The glib answers to the question run something like this: "Bioinformatics is the intersection of information technology and biology;" "Bioinformatics is information management for biology;" "Bioinformatics means tools for data mining in biological databases."
But what does that really mean? Those answers leave open a lot of questions. "Information technology" and "data mining" don't really mean a whole lot to a biologist, and they don't convey a sense of the possibilities that computers create for researchers. And from the opposite perspective, "biology" doesn't mean a whole lot to a computer professional. What is it biologists do? What do they want to find out? How do they go about finding it out? And finally, what are the benefits of applying information technology to biological research, and why is bioinformatics such a hot area as a result?
What are biologists trying to find out?
One of the big questions in biology is: how does the genomic code translate into a real, live human (or animal or plant or bacterium)? For a long time, biologists didn't have access to a complete version of that code, and they had to study it one letter (or word or sentence) at a time.
To learn more about the latest trends and research in this field, don't miss the O'Reilly Bioinformatics Technology Conference January 28-31, 2002, in Tuscon, Arizona.
The genomic code breaks down into thousands of individual genes. Genes tell cells to make proteins, individual molecules that each have a unique chemical mission. Proteins interact with each other to carry out thousands of functions, from digesting your dinner to synthesizing the small molecules that form a barrier between the inside of your cells and the outside world.
Biologists want to collect all of the information they can about every gene in every genome, and from that information construct models of how genes work together to build up and maintain a living body, whether it's a bacterium or a star quarterback.
What are the data types that are collected to answer these questions?
There are as many kinds of biological data as there are experiments. Bioinformaticians, however, can only work easily with data types that are collected systematically from the entire biological research community. The Web makes it possible to collect such data by electronic submission.
Currently, gene and genome sequences are the most abundantly collected data types, followed by protein atomic coordinates. DNA sequences are reported as strings of characters, and they are usually annotated with descriptions of features associated with particular regions of the string. Proteins are reported as Cartesian coordinates, with some (incompletely standardized) identifying information about the protein attached.

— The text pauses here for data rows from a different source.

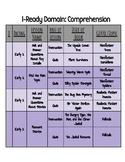 Second Grade I-Ready Lesson Topics- Comprehension
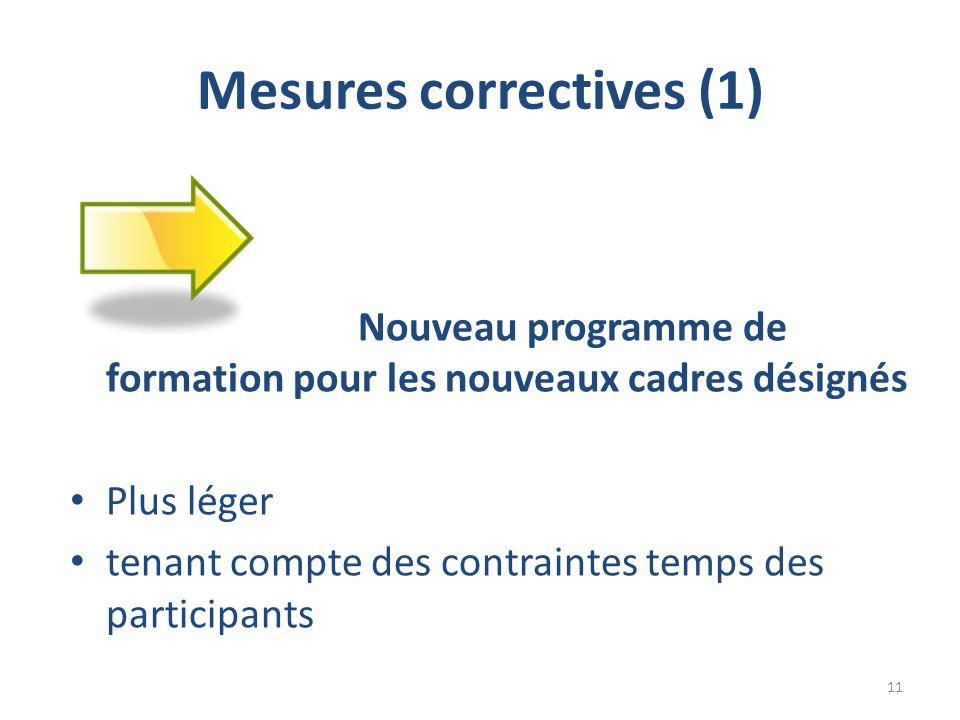 Mesures correctives (1) Nouveau programme de formation pour les nouveaux cadres désignés Plus léger tenant compte des contraintes temps des participants 11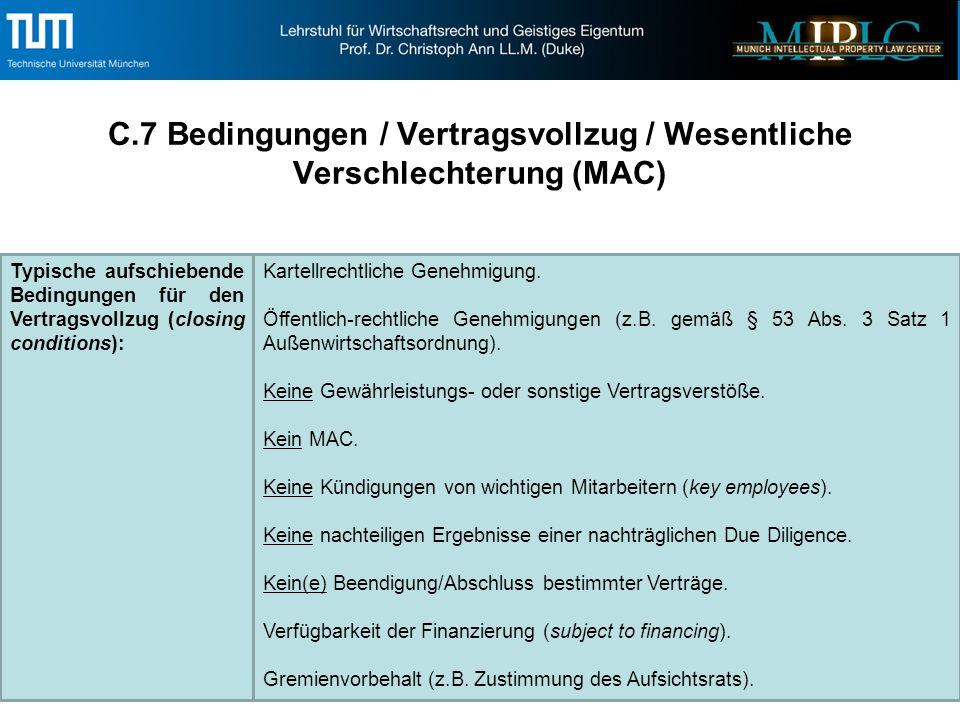 C.7 Bedingungen / Vertragsvollzug / Wesentliche Verschlechterung (MAC) Typische aufschiebende Bedingungen für den Vertragsvollzug (closing conditions): Kartellrechtliche Genehmigung.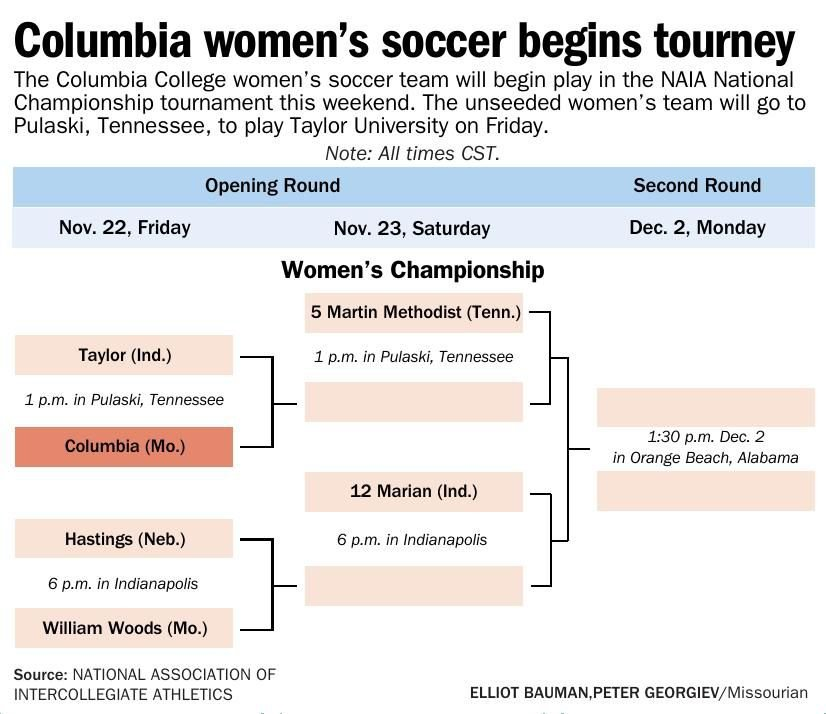 Columbia women's soccer begins tourney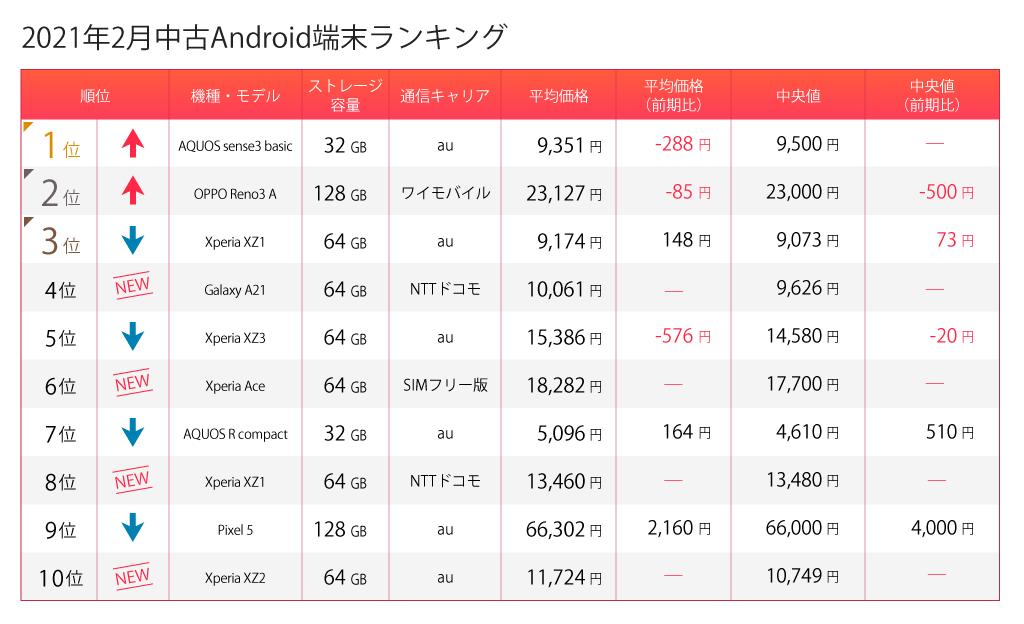 中古Android端末ランキング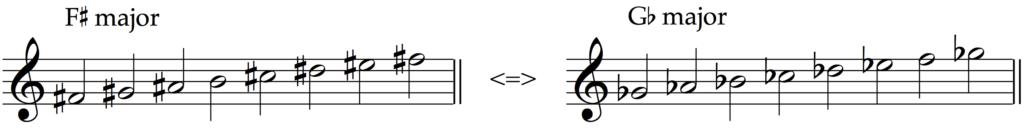 F sharp major and G flat major are enharmonic equivalent major scales.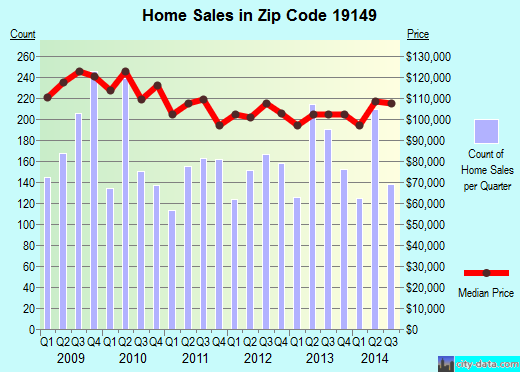 Zip code 19149 (Philadelphia, PA) real estate house value trends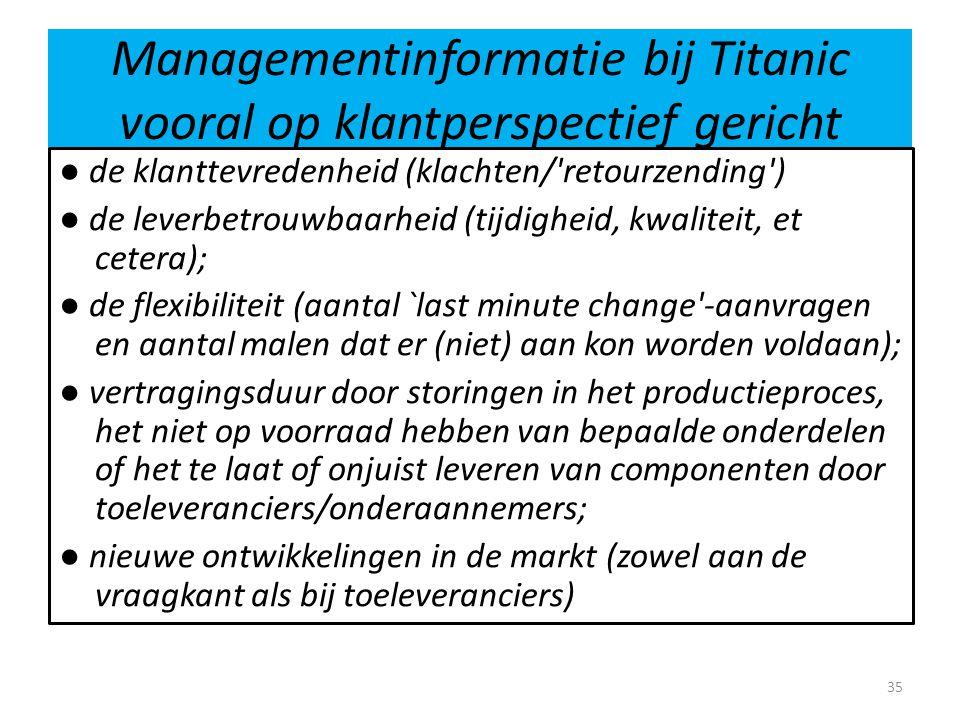 Managementinformatie bij Titanic vooral op klantperspectief gericht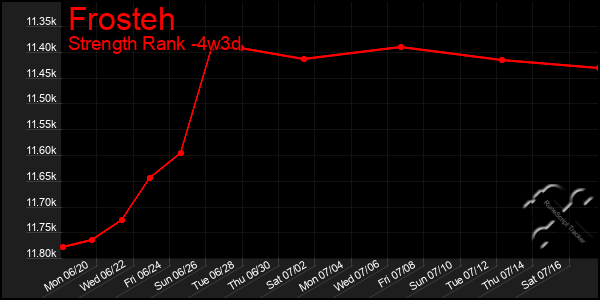 Last 31 Days Graph of Frosteh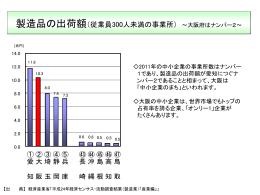 製造品の出荷額 [PowerPointファイル/139KB]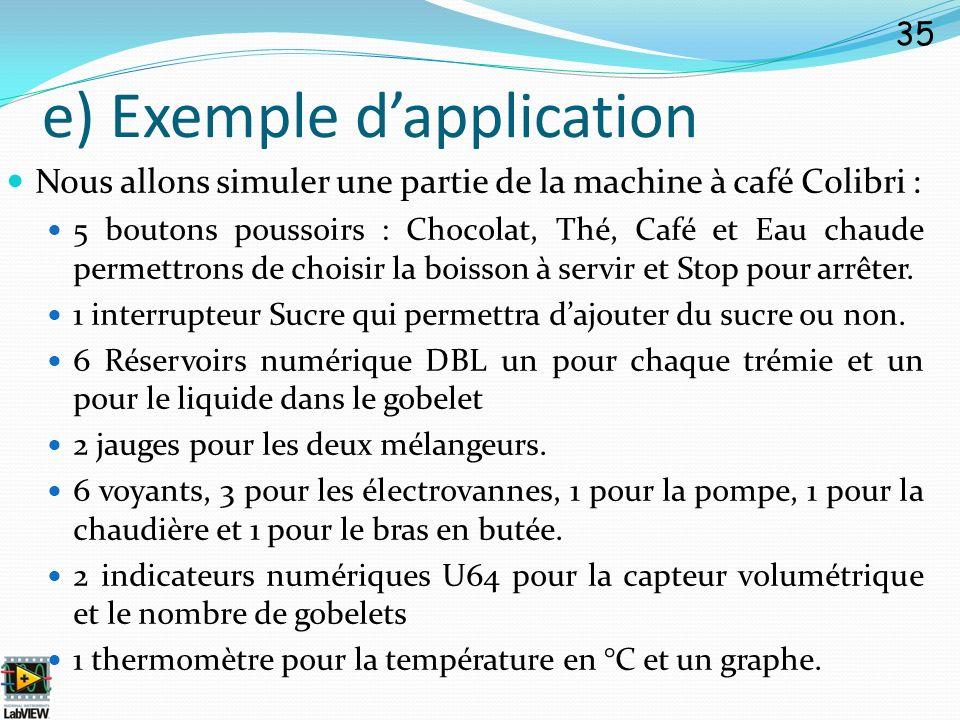 e) Exemple dapplication 35 Nous allons simuler une partie de la machine à café Colibri : 5 boutons poussoirs : Chocolat, Thé, Café et Eau chaude perme
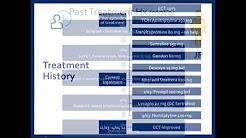hqdefault - Drugs For Treatment Resistant Depression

New high-throughput experimental methods such as DNA microarrays produce large matrices of values which describe gene expression levels, protein-protein interactions, and other information about how genes and proteins interact in living cells.
How does computation support the whole enterprise?
Computers play many roles in modern biology:
Collecting and processing signals detected by laboratory equipment: DNA sequencers, CCD devices, spectrophotometers, and just about any other device that can be connected to a computer via an analog to digital converter.
Tracking samples and managing experiments in industrial-style laboratories (e.g., in gene sequencing centers). Most smaller labs don't have the resources to invest in automated laboratory management, but using software to manually maintain lab-notebook-style electronic records is rapidly becoming more common.
Storing data in public databases, and more importantly, public access to the database via sophisticated Web searches and deposition mechanisms. NCBI, home of Genbank, PubMed, and other public databases, is the premier example of the kind of information services that can be built onto a public biological database.
Extracting patterns and rules from large data collections and using these observed patterns to characterize and predict features in new data. This is the core of bioinformatics: developing tools which can recognize pattern matches and feature signatures within an otherwise inscrutable data set.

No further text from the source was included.